Conventional dielectric ceramic materials made of alumina or modified alumina do not exhibit sufficiently high Q factor values along with sufficiently low temperature coefficients for satisfactory use as filters and resonators in the microwave frequency band. Additionally, these conventional materials are limited in that they require sintering at relatively high peak soak temperatures of about 1550.degree. C. The peak soak temperature is the maximum (peak) temperature achieved during sintering; it is at this temperature that the material remains (soaks) for a period of time.

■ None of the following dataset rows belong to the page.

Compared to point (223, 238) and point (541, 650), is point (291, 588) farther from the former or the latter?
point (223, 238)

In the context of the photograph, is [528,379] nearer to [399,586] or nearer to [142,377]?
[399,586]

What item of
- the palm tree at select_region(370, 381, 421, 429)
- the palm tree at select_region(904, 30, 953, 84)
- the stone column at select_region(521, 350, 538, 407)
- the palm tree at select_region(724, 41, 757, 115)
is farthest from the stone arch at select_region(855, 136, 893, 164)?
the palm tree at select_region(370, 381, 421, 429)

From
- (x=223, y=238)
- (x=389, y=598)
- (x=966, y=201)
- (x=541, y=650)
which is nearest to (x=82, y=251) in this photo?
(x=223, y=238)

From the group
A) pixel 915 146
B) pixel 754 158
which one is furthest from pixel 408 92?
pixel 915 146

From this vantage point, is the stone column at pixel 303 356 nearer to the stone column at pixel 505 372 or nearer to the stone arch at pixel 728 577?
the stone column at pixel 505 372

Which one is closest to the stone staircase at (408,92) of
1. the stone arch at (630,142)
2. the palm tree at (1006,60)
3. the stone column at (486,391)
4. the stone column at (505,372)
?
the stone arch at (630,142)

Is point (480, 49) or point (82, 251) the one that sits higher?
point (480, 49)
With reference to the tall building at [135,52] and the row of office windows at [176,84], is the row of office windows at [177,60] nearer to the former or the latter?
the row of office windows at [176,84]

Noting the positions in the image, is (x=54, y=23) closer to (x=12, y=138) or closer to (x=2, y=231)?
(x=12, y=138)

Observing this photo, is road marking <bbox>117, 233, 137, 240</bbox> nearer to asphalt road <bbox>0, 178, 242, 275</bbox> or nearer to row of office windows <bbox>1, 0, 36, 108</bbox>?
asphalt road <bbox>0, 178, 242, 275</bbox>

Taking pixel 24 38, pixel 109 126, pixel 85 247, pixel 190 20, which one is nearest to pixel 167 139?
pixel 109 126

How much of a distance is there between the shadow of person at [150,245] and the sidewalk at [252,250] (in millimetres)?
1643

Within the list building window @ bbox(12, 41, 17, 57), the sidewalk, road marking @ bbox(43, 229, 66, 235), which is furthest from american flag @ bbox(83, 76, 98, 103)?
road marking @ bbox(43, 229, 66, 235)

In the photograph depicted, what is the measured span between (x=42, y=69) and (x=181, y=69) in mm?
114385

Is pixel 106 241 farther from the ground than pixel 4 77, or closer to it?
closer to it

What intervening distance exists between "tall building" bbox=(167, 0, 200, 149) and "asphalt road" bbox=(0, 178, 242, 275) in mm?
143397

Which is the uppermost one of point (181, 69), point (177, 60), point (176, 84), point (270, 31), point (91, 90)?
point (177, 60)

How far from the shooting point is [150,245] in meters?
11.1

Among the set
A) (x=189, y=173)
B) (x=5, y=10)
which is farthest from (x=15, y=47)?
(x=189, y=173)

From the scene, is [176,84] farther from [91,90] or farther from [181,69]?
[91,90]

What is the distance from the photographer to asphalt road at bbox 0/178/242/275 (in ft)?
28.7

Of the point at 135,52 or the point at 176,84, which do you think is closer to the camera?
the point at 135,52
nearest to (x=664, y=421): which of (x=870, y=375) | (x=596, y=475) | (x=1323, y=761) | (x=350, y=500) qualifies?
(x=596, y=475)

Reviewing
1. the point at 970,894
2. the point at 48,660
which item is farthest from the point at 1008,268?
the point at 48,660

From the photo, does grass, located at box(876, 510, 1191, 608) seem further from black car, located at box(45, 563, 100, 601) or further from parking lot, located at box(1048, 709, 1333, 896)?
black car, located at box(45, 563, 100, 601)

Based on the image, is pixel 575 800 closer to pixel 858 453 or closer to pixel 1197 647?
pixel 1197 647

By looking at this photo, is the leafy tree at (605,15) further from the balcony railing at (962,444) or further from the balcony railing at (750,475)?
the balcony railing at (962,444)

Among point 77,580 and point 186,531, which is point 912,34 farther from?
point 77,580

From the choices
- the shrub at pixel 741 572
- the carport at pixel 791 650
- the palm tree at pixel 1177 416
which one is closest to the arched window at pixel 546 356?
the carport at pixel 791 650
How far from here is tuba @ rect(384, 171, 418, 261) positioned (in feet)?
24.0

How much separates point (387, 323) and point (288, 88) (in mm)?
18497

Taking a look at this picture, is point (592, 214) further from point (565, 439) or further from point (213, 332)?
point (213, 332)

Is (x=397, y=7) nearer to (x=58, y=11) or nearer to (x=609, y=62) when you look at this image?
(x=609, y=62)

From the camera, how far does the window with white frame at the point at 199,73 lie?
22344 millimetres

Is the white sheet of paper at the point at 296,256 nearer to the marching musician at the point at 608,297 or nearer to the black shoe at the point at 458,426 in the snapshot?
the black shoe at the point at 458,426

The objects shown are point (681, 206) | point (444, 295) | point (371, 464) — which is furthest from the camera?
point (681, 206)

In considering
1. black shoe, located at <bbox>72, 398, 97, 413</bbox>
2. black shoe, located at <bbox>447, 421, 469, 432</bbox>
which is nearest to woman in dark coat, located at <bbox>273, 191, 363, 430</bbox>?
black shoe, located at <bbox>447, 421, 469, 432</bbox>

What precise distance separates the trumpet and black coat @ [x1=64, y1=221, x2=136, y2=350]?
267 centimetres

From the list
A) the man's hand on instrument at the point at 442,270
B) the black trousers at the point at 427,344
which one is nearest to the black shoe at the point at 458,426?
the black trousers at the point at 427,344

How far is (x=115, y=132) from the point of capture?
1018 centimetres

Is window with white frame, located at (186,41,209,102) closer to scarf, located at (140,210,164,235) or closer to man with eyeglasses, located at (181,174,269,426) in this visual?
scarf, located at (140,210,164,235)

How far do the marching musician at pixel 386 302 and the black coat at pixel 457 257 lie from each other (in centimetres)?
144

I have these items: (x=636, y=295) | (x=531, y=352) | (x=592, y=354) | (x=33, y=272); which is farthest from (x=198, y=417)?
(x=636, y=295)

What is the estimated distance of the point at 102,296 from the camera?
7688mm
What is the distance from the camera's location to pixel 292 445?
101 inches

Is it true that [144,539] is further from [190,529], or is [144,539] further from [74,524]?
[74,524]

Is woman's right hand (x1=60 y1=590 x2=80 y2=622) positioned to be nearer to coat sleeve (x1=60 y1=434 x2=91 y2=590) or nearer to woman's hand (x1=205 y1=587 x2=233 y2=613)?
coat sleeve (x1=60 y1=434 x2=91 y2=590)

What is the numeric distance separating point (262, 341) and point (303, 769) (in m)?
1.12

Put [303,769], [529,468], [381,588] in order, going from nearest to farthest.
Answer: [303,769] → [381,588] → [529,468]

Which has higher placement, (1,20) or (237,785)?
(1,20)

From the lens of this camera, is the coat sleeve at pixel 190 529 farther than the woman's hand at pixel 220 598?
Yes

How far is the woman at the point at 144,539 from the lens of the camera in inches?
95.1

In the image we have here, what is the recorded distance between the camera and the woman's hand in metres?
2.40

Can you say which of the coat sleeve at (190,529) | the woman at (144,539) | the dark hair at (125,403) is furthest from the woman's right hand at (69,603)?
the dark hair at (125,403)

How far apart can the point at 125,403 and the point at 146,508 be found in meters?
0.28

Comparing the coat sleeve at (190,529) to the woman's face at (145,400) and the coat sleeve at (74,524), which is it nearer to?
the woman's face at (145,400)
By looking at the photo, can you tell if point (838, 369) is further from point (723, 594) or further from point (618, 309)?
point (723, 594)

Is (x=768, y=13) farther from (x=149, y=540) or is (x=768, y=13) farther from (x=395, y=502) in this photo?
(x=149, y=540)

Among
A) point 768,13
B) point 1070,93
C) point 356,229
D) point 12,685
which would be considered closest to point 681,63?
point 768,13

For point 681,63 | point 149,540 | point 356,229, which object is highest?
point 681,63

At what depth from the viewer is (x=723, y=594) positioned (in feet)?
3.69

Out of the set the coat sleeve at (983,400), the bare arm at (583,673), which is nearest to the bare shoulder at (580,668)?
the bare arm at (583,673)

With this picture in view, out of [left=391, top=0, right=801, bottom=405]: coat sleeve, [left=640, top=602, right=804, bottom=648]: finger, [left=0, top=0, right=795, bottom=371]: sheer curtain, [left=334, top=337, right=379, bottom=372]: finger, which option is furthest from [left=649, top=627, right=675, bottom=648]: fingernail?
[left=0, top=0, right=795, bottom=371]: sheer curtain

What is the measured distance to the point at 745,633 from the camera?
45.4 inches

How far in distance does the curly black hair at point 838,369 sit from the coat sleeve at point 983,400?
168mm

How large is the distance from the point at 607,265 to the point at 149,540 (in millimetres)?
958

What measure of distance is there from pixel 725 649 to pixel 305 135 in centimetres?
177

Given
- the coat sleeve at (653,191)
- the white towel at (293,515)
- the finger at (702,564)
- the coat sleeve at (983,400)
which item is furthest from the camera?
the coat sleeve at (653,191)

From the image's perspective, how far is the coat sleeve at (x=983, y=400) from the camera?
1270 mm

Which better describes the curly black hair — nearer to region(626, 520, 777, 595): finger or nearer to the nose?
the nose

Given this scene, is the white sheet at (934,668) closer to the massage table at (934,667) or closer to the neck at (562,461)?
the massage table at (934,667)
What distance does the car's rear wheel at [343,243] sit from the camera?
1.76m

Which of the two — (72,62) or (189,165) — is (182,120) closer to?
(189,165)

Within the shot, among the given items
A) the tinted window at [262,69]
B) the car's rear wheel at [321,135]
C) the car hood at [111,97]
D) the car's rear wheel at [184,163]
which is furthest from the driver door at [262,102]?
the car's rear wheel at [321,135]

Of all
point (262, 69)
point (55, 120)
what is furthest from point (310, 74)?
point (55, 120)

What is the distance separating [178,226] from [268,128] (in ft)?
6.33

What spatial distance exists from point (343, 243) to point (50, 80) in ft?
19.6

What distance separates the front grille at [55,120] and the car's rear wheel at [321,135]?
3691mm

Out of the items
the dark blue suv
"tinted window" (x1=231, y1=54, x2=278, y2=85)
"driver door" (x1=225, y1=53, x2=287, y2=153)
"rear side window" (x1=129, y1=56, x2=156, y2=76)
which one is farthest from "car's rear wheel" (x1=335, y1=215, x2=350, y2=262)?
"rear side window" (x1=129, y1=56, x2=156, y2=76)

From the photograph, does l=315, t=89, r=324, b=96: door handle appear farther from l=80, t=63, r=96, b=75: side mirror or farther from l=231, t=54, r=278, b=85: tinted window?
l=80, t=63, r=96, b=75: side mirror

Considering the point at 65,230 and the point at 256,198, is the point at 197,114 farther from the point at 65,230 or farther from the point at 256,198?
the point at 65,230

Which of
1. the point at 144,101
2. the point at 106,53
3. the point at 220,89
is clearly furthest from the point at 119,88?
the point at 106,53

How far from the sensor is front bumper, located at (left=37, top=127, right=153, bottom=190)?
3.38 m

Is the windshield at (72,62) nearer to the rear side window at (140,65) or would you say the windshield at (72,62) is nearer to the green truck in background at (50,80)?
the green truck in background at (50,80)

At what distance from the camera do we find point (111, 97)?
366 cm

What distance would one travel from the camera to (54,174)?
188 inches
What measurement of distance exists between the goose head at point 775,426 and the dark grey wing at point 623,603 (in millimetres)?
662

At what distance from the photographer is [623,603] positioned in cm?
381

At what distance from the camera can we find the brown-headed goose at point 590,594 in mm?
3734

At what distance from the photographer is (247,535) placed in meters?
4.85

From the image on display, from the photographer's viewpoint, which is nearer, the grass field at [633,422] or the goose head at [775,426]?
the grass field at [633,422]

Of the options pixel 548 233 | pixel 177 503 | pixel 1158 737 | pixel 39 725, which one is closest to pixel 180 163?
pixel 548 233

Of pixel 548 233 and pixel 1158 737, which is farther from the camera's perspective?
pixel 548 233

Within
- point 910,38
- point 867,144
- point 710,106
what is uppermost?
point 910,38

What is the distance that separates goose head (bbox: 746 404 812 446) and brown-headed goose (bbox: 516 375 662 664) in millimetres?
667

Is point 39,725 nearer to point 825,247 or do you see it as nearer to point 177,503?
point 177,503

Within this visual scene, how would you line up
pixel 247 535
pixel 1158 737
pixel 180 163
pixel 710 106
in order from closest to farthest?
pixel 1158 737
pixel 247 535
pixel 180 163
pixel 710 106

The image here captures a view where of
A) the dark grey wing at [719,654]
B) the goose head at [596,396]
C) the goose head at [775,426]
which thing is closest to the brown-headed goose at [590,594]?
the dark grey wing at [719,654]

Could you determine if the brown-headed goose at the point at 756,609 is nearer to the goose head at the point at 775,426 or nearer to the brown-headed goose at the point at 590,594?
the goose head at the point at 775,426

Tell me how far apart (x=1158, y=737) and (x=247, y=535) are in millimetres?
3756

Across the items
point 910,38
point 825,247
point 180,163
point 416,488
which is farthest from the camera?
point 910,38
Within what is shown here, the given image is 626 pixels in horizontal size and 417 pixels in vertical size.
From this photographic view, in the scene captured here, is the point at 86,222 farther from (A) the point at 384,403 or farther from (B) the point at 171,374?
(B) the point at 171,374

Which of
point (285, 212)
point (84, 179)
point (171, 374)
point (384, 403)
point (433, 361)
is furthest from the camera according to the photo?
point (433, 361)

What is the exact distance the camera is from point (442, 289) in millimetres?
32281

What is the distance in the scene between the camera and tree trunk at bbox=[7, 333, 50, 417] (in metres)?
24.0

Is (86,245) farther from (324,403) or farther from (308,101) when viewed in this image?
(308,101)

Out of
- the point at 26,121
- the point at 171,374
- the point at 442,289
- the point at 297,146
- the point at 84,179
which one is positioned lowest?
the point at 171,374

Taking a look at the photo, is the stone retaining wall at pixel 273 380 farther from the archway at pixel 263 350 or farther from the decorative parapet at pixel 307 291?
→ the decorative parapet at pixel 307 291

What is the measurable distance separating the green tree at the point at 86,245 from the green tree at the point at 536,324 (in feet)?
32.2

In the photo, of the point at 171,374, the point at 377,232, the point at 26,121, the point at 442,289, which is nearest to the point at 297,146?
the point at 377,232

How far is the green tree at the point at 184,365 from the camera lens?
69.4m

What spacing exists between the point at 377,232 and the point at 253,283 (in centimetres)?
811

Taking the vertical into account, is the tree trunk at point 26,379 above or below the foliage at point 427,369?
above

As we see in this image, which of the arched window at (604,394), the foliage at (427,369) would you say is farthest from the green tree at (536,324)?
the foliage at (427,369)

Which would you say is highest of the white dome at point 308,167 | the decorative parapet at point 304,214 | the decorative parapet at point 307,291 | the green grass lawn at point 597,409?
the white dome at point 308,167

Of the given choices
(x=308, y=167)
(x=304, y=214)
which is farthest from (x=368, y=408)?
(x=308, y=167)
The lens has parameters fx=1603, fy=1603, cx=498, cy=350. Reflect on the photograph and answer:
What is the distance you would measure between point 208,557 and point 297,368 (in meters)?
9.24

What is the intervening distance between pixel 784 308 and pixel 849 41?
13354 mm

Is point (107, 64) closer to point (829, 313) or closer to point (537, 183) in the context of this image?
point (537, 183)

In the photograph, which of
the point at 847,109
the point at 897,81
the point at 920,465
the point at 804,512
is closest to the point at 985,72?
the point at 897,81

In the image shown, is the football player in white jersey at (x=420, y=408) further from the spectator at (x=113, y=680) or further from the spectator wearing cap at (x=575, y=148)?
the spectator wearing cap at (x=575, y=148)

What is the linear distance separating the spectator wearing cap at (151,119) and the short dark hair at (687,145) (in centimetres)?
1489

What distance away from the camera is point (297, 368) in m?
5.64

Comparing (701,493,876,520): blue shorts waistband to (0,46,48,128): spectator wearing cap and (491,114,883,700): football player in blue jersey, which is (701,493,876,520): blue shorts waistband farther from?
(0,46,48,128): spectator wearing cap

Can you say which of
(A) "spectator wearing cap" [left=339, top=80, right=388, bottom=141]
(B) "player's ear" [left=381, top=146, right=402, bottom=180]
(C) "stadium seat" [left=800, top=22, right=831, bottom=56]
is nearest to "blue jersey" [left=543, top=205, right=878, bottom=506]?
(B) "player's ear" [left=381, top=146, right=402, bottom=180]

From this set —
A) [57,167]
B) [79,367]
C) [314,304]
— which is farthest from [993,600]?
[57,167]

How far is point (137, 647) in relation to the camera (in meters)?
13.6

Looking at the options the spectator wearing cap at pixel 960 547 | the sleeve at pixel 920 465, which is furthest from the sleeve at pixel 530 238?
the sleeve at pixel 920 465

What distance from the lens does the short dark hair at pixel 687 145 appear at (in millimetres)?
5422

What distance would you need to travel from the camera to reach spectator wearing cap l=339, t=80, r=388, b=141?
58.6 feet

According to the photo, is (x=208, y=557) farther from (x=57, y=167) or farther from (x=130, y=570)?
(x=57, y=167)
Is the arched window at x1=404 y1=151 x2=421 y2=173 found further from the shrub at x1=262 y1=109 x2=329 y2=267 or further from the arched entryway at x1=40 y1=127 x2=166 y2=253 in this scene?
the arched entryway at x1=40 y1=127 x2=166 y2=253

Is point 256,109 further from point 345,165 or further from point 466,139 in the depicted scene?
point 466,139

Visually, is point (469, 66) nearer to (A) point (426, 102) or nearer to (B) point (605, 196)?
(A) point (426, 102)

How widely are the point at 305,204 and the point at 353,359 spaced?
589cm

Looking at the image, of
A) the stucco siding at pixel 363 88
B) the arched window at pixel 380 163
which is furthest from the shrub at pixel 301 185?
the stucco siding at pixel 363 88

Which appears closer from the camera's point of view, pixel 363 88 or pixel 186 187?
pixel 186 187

Furthermore, under normal operating conditions, a filter is typically subjected to a range of temperatures. As temperature changes, the filter's dimensions are altered by thermal expansion or contraction of the filter material. This results in a shift in resonant frequency. Dielectric properties are affected by a change in temperature, also tending to shift the resonant frequency. The change in resonant frequency caused by a change in temperature is termed the temperature dependence of the resonant frequency. The temperature coefficient (T.sub.f) expresses the frequency shift caused by a change in temperature of 1.degree. C. For example, a T.sub.f of +5 means that the resonant frequency shifts upward by five ppm with a temperature change of 1.degree. C. A T.sub.f of -5 means that the resonant frequency shifts downward by five ppm with a temperature change of 1.degree. C. A temperature coefficient approaching zero (0) is preferred to minimize the shift in resonant frequency due to variations in operating temperature.